PAGE TEXT:
========================================
College Connect: Savings Can Make College Less Affordable for Some Families

Posted By Crystal Beasley

By Nathaniel Berg

For parents of prospective college students, it’s important to plan ahead financially. And while conventional logic would suggest that saving money is the best way to prepare for your child’s higher education, a professor in the University of Georgia College of Family and Consumer Sciences said that is not always the case. According to Patryk Babiarz, the algorithm responsible for deciding the amount of financial aid awarded to students comes with a myriad of disincentives to saving. The formula gives more money to students who appear needier, so hiding a family’s assets can be the best way to maximize awarded financial aid.

“There is a certain kind of irony to the system,” Babiarz said. “The financial aid is given to people based on the assets test, so how much savings they have already. But at the same time there are also different types of savings that are exempt. This is an incentive for them to actually hide some of the savings.” It’s a phenomenon that affects thousands of students at Georgia as Babiarz described in a research paper. He described a group of students who come from families too financially well off to receive the level of benefits collected by poorer students, but they are not financially secure enough to pay for school without those benefits. This group gets the raw end of the deal, he said. Marcel Ogir, a senior economics major at Georgia, said belonging to the middle class has made paying for college more difficult than it has to be.
========================================
LIST OF TASKS:
1) In the college savings article, which college does Patryk Babiarz teach in?
2) Extract everything in the college savings article from "Posted By Crystal" down to "awarded financial aid.".

SUPPLIED ENTRIES:
========================================
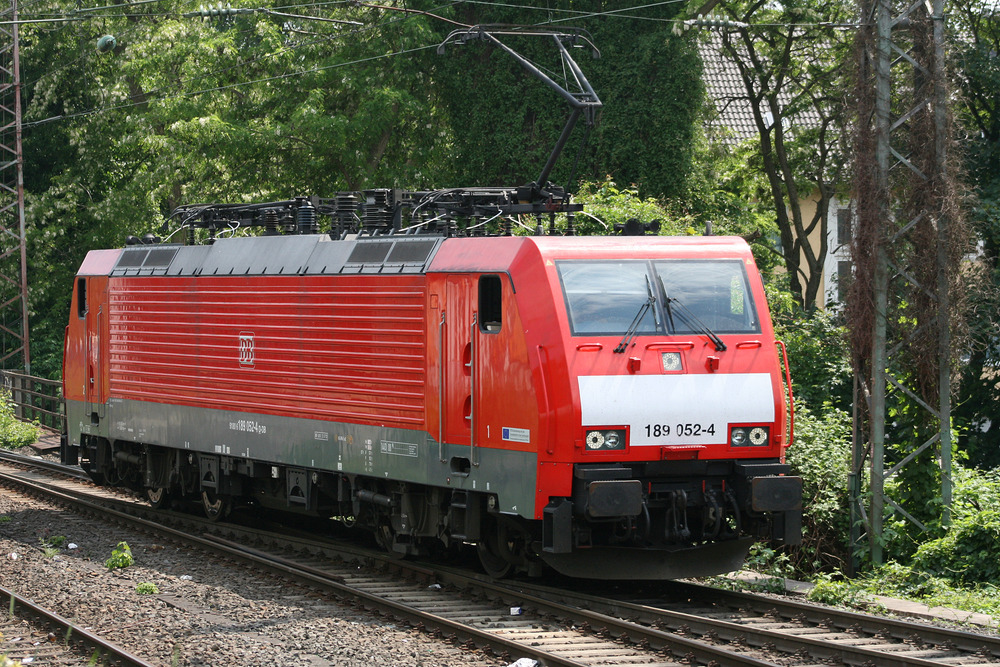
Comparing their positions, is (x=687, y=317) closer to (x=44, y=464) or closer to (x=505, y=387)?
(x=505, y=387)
========================================
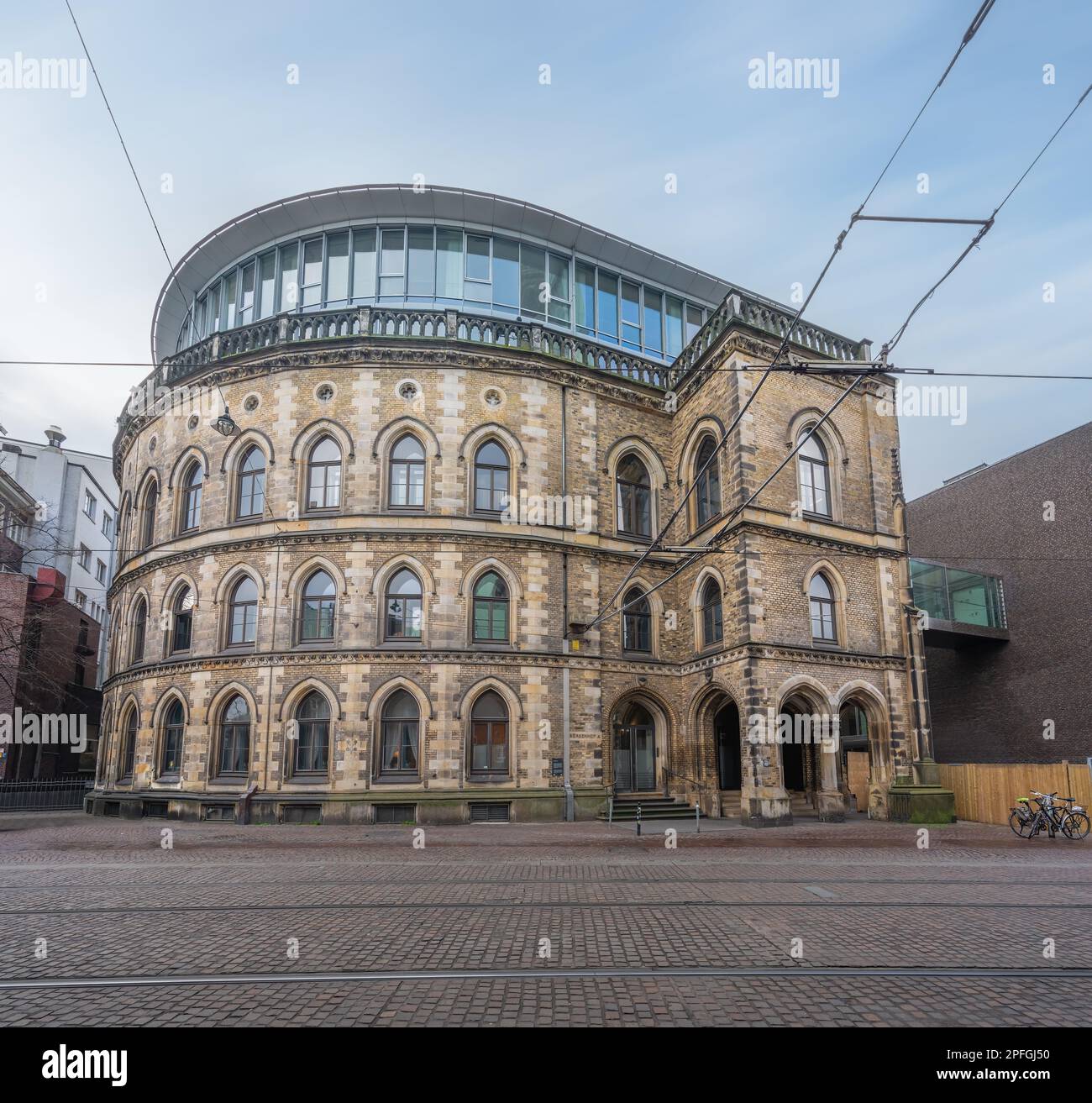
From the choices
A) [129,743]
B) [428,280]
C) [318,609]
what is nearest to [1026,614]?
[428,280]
========================================
WORKED SOLUTIONS:
1) The University of Georgia College of Family and Consumer Sciences.

2)
Posted By Crystal Beasley

By Nathaniel Berg

For parents of prospective college students, it’s important to plan ahead financially. And while conventional logic would suggest that saving money is the best way to prepare for your child’s higher education, a professor in the University of Georgia College of Family and Consumer Sciences said that is not always the case. According to Patryk Babiarz, the algorithm responsible for deciding the amount of financial aid awarded to students comes with a myriad of disincentives to saving. The formula gives more money to students who appear needier, so hiding a family’s assets can be the best way to maximize awarded financial aid.